Hello, and here’s wishing you a good week ahead, happy solstice and all that. Or, happy Witchling Day if you happen to live in the imaginary village of Saddling, down on Romney Marsh. Not sure what I’m talking about? Click here. (Note, that’s book two of a series, but it’s set around the summer solstice.)

Neil June 19_12

Other news… The photos today are from Neil, as you can tell by the quality and style. He’s currently arranging to have a one-day diving course with the new Symi diving school, Blue Lagoon Divers. A friend did this the other day and had an amazing experience. There are longer courses and various ways to arrange them as everything is tailor-made to suit you. If Neil gets on with the introductory morning course (during which you do all your safety training and your first dive, one-on-one with an instructor), then he may go on to do the longer one so he can dive deeper.

neil june_03

We’ve had some traffic police from Rhodes on the island of late; different uniforms and everything. Apparently, and this is café chatter, they came over following the complaints about the biker-boys* and the way they make up for lack of manhood by removing the baffles from their exhausts, so they have the noisiest moped on the island or some other childish thing. Many people who live along the main road have been disturbed by their curfew-breaking antics, and enough was clearly enough. Hopefully, they’ve been put in their quieter place. Things are certainly a lot quieter than they were.
(* Or biker girls. Definitely biker men who should know better, ’cos I’ve seen one doing a wheely up the main road. I’d say he was 40 going on 12.)

Neil June 19_01

Another thing I’ve noticed in groups on Facebook is more and more people asking for advice about how to stay longer than 90 days. These are Brits who want to come to Greece for a full summer or who want to move out here for a year and try it out. I can’t believe I am still seeing this kind of question, and I can’t believe how calmly and kindly most people are answering it. Did the yUK government not make it clear? After Brexit, if you want to have an extended stay in Greece (or another EU country), then, basically, you’re stuffed. You can’t. End of. You can’t extend your 90 days while you are here. Sorry.

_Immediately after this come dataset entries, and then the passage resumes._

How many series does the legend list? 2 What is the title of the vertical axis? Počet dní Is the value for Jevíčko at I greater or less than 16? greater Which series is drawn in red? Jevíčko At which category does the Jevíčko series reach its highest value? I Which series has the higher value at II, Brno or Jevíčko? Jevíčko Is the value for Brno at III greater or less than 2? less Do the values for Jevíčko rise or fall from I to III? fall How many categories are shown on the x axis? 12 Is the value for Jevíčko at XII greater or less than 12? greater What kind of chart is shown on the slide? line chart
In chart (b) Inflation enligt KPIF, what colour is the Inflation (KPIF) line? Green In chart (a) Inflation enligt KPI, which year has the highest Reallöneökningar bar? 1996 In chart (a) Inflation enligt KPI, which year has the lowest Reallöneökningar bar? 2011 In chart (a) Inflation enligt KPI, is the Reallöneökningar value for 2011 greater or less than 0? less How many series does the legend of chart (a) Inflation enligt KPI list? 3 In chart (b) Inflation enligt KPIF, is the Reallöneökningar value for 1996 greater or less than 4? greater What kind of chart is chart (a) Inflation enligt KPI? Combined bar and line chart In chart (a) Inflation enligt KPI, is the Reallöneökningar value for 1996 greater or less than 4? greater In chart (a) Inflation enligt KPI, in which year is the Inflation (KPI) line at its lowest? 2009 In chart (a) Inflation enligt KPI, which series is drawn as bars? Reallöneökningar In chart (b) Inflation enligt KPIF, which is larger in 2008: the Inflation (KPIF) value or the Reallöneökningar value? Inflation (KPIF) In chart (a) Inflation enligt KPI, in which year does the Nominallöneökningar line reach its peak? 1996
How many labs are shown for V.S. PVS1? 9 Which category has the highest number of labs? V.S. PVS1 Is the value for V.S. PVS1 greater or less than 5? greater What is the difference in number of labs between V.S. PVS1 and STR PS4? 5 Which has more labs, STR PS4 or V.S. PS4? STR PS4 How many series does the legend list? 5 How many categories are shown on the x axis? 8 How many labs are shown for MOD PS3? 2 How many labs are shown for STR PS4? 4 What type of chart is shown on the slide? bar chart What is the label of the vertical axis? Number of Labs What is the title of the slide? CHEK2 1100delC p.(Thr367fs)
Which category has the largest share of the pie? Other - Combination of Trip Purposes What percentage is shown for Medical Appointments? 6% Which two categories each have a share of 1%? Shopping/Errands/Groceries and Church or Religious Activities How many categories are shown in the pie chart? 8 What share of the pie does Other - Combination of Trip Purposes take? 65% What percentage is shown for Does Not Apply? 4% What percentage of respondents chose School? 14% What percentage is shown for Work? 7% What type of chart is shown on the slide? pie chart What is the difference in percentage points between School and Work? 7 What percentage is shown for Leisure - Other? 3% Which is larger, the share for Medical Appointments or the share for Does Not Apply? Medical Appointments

Well, you can arrange a certain visa before you leave if you’ve got a place to go and a job etc., but you can’t do it on a whim like you used to. There are other ways around it, like buy a property for a quarter of a million or have an income of more than 2K per month, a large amount of savings in a Greek bank, private health insurance and so on. But the good old days of being able to come for six months, or even four, or even 91 days (in a rolling 180) are over. Brexit, the gift that keeps giving.

Neil June 19_03

Oh, finally, talking of gifts. Another friend recently had a parcel from UK Amazon which only took eight weeks to get here and only cost an extra €45.00 in customs duty and so on, and that, by post-Brexit standards, is not bad. I ordered a book from Amazon Germany last Monday, and the tracking told me it was delivered on Thursday. Delivered being, left Athens, so probably on a Blue Star or a flight to Rhodes, but still, an excellent service. It was ordered via Germany, sent from Italy, arrived in Greece and was probably in my PO box last Friday. Nice. Must go now and pick it up.